Apple acquires PA Semi, furthers thrust on convergence
Wednesday, April 23, 2008
Forbes.com reported late Tuesday that Apple (AAPL) has agreed to buy PA Semi, a 150-person microprocessor design company. Coming on the eve of its quarterly earnings announcement, the deal rumored to be worth $278 million has caught many chipset and handset vendors by surprise.
PA Semi was started in 2003 to design and develop high-performance low-power PWRficientTM processors targeting high-performance embedded computing and control markets. The team is headed by the visionary designer Dan Dobberpuhl and is backed by Bessemer Venture Partners, Highland Capital Partners, and Venrock Associates. The 64-bit multi-core processors, the company claims, is “three to four times lower power than other similar processor platforms available today.”
I will leave further details of this deal to the frenzy of articles you will find in the web tomorrow. To me there are two very interesting questions to be addressed. Why should Apple buy PA Semi? What are the industry ramifications? I will pen my thoughts on the first question here and leave the second to a sequel.
The Apple spokesperson declined to comment on the plans and purposes of the acquisition. But there are definitely some obvious angles that I can think of.

> Listed records:
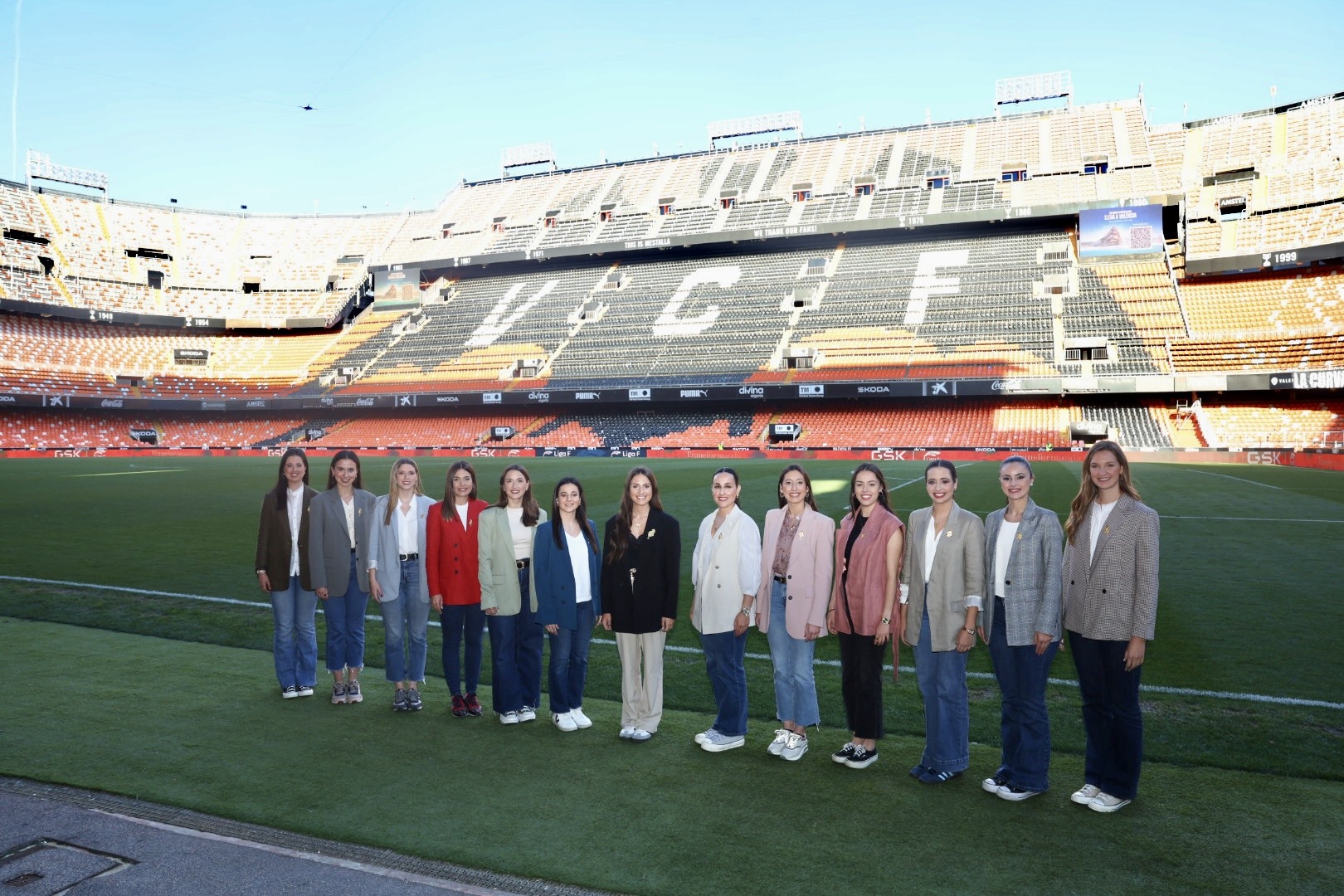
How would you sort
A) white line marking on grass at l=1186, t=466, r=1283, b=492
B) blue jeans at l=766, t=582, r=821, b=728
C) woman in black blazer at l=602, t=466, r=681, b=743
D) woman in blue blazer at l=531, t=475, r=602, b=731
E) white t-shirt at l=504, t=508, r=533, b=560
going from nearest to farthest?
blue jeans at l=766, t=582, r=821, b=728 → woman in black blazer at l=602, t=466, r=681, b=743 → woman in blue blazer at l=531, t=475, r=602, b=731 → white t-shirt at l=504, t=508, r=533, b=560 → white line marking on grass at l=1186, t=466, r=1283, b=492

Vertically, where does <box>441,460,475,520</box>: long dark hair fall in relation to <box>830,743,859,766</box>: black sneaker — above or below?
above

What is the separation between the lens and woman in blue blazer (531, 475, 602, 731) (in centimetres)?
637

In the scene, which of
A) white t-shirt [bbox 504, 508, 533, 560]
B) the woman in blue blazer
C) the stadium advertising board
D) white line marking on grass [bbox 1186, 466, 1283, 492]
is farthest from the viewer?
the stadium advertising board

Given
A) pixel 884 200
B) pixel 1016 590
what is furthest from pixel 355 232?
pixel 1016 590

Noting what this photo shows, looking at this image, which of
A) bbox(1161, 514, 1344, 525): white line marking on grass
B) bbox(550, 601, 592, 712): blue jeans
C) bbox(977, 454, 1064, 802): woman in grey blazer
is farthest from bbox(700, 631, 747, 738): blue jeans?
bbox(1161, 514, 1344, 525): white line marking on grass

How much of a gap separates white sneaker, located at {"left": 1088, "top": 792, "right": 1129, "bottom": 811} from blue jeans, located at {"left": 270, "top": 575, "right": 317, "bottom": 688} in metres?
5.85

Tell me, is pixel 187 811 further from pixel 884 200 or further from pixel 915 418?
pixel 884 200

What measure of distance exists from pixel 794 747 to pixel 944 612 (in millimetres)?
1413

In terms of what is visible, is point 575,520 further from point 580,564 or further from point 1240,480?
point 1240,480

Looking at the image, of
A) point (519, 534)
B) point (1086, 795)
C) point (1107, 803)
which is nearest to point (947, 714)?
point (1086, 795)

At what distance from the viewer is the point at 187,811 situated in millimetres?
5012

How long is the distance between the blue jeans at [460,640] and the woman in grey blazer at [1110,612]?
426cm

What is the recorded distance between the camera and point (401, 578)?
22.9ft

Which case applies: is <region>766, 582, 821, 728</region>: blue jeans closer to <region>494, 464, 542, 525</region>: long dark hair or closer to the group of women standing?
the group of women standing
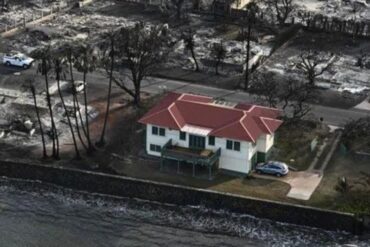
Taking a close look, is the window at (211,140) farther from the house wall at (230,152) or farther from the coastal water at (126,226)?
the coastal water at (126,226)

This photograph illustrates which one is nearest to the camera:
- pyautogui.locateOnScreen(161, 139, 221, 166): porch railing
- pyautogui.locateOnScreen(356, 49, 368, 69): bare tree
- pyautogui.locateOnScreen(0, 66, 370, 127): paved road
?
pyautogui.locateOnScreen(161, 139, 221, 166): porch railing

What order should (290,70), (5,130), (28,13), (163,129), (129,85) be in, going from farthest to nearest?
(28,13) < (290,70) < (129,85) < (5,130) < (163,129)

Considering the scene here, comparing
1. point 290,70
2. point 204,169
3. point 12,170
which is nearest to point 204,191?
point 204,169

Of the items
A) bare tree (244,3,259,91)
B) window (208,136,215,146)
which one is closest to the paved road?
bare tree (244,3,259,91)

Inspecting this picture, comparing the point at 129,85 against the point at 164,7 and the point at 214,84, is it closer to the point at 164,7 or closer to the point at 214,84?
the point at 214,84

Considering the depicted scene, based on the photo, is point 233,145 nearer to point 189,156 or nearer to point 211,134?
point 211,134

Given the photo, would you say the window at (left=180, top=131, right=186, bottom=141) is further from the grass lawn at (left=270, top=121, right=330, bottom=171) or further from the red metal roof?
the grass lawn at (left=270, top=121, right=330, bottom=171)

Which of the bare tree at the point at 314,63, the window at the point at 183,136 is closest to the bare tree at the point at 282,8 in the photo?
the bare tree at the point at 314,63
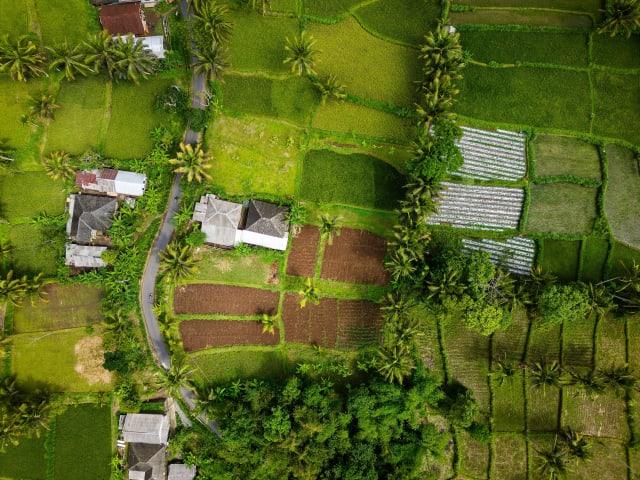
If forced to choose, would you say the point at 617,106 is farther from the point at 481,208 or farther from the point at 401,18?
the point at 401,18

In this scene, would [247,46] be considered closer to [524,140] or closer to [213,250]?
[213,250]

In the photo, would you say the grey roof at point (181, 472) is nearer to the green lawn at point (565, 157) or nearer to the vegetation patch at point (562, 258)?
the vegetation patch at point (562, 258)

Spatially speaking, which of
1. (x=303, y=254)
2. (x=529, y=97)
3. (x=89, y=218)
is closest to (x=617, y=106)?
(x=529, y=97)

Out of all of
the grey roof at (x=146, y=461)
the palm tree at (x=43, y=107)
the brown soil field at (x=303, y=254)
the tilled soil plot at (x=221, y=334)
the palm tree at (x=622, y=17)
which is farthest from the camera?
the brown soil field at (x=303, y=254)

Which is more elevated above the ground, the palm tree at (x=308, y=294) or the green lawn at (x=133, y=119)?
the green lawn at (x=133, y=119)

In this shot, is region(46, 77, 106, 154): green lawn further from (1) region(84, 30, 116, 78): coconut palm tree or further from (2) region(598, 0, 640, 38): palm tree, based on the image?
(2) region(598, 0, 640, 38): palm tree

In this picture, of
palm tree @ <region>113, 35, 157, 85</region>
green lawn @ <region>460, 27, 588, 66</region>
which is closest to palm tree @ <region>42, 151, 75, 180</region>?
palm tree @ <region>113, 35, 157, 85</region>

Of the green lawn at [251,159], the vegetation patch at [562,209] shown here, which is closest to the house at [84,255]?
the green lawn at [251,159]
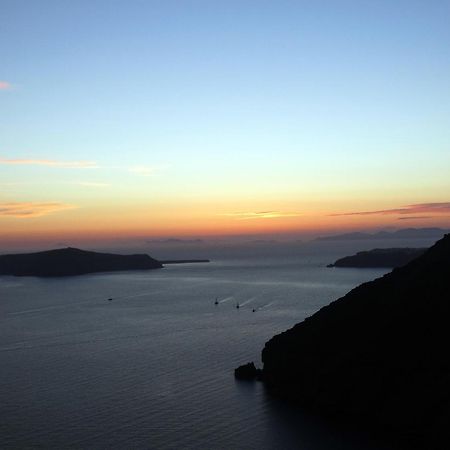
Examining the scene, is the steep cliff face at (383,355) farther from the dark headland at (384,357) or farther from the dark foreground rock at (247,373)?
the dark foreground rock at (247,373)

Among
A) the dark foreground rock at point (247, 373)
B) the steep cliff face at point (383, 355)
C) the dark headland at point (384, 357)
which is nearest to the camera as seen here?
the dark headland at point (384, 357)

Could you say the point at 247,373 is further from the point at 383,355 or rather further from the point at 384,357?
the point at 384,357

> What to do:
1. Transcribe everything in the Apple and PA Semi article from "PA Semi was" down to "to a sequel.".
2. Summarize the article on Apple's purchase of PA Semi in two sentences.
3. Continue the article on Apple's acquisition of PA Semi from its last sentence.

> Written responses:
1.
PA Semi was started in 2003 to design and develop high-performance low-power PWRficientTM processors targeting high-performance embedded computing and control markets. The team is headed by the visionary designer Dan Dobberpuhl and is backed by Bessemer Venture Partners, Highland Capital Partners, and Venrock Associates. The 64-bit multi-core processors, the company claims, is “three to four times lower power than other similar processor platforms available today.”
I will leave further details of this deal to the frenzy of articles you will find in the web tomorrow. To me there are two very interesting questions to be addressed. Why should Apple buy PA Semi? What are the industry ramifications? I will pen my thoughts on the first question here and leave the second to a sequel.

2. Forbes.com reported that Apple agreed to buy PA Semi, a 150-person microprocessor design company, in a deal rumored to be worth $278 million that surprised many chipset and handset vendors. PA Semi was founded in 2003 to design high-performance, low-power processors for embedded computing and control markets, and the writer sets out to consider why Apple would buy it, leaving the industry ramifications for a later piece.

3.
Firstly, Apple knows very well that the future is about mobility, future is about technology convergence. Mobility, in turn, is limited by power and battery life. Whether it is the iPhone, the iPod or the Air, Apple has pushed its vendors towards efficient power management. Moving into the future, the company is perhaps looking to use this as a further differentiator from the innumerous clones springing up in the market. It wants to be the only one to leverage the design superiority of these PWRficientTM processors for most, if not all its mobile platforms.
Secondly, PA Semi’s homepage proclaims the words ‘green computing’ in bold letters. Combine this with the timing of the announcement – Earth Day – and you get the message that Apple is trying to drive. It is committed to low-power, it is committed to going green.
Thirdly, an in-house application processor development unit, especially for Apple, will enable tighter and more efficient integration. This will also allow for further form-factor and power optimization. Customized software applications that enhance the user experience can be written. Furthermore, the internal development and optimization strategy will make it difficult for the copy-cats to reverse engineer. This certainly creates more value for any mobile product that comes from the Apple stable.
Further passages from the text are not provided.